Friday, November 18, 2011

Return to innocence


Live from the heart; with an open heart, you can feel things as they are without the burden of past conditioning, writes Paula Horan

Happiness is something we all unconsciously seek and more so when times get tough. Ironically, I have discovered, after many years of trial and error, that happiness is not the ideal objective. Life is fraught with ups and downs, even in the best of times. There will always be periods of happiness and periods of pain, comfort and discomfort. Thus the equanimity which fosters contentment is perhaps a wiser aspiration which when pursued, requires us to wake up to who we are, minus the veil of ego.

It is eminently more practical, to get in touch with and anchor ones attention with the true self - the awareness within us which is unaffected by life's ups and downs - than to try and "fix" the mind and make it happy. Fixes are always only temporary. It behoves us to discover the 'beingness' that we are, which rests in a perfect state of equanimity, no matter what outer circumstances may be; whether they are good or bad.

Shed your ego
It is ultimately who we are, minus ego identification. This presence is always with us, for it is our essential nature, yet while we are identified with a busy mind, we fail to notice it. A certain shedding of mental burdens has to happen so that it can be felt and directly experienced. The most direct way to do this is to shed the burdened one with all of its various masks. For this to occur, the illusory experiencer (ego) has to be unveiled.

From this perspective, the problems and challenges of everyday life take on a whole new meaning. All at once, nothing changes and yet everything changes. We cease to take life so personally because we realise there is no "personal" self to begin with. Instead, we begin to perceive the vastness of who we are: wholly indefinable, wholly unknowable.

As we begin to feel and experience this vastness, it is clear that we can never know with the intellect the unlimited spaciousness of That.

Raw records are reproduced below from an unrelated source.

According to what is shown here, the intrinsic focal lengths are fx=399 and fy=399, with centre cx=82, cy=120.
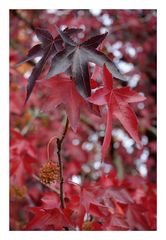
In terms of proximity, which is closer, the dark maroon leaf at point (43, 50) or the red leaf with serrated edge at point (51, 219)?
the dark maroon leaf at point (43, 50)

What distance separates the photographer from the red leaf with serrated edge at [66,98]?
3.88 ft

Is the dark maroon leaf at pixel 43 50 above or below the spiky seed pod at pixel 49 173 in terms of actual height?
above

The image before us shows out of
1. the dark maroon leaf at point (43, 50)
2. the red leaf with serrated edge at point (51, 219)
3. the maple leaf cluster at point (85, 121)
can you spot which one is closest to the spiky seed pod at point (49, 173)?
the maple leaf cluster at point (85, 121)

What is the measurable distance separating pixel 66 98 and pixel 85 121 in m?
1.81

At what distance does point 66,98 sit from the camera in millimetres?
1216

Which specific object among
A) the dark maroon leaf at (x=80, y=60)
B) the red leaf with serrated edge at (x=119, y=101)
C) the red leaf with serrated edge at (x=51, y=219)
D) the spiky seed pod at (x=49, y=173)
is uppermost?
the dark maroon leaf at (x=80, y=60)

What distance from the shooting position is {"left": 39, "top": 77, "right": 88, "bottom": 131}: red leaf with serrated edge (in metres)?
1.18

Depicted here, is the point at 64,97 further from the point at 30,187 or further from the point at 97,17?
the point at 97,17

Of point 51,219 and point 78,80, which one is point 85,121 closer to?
point 51,219

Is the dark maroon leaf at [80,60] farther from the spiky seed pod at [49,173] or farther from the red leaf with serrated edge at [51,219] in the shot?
the red leaf with serrated edge at [51,219]

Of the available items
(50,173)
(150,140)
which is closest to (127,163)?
(150,140)

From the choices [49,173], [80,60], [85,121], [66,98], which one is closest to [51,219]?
[49,173]

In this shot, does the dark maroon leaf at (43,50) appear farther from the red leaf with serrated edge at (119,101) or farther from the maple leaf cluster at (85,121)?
the red leaf with serrated edge at (119,101)

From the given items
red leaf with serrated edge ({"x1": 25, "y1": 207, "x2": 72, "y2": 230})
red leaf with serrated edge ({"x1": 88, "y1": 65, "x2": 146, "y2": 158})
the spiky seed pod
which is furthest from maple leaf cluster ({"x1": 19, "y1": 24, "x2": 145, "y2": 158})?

You begin to notice what quantum physics has made very clear, that there is only one vast continuum of energy. There are no real boundaries between us. Even the body's sack of skin, which seems to set us apart and separate us from other similar bodies, is ultimately a formless vibrating frequency of energy when viewed with a subatomic microscope.

Ignore past conditioning
As we begin to peek through the boundaries of the conceptual mind, our previous comfort zone, bound by our encyclopaedic memory of the past, with continued noticing, loses its hypnotic quality. The freshness of living a true present, unaided by past programming, gradually becomes more appealing.

To remove the veil of ego is not easy. All of samsara and its fantasies beckon us to remain complacent and to settle for far less. It requires fortitude and a kind of fierceness which is willing to surrender again and again to the will of the heart and cut through the slothful meandering mind, to make it through the mire of conditioned thought. Ultimately, an intense degree of vigilance, a willingness to stay open and present with what is, is necessary to regain our sanity. No less than a fierce sort of innocence is needed to cut through the bewilderment of an ego identified with what isn't really so.

Live from the heart
What is called for now, is a return to innocence, an innocence which must be intensely present with what is. Fierce energy keeps us in the present. The fierceness is not to protect our innocence, for it needs no protection, but to make it come alive, to fuel an open heart. Contrary to what we normally think, true strength lies in the vulnerability of an open heart; not in a heart which is closed. With an open heart, we can feel things as they are without the burden of past conditioning.

When we are fully present in our heart, we cannot be fooled. Unlike the ego-automatic mind which can easily be conned because it cannot feel; it can only think dualistically. The heart can easily tune in with the hearts of others and feel their motivation and their real need. When we can feel the motivation behind others' actions, which are often, fear based, we are less likely to fall prey to the same fear ourselves. Instead, we can choose to react in a loving way which often disarms fear, or if needed, we can use tough love which can also produce the desired effect. Either way, a return to innocence enables us to circumnavigate the illusory ego's clever roadblocks and live from the heart.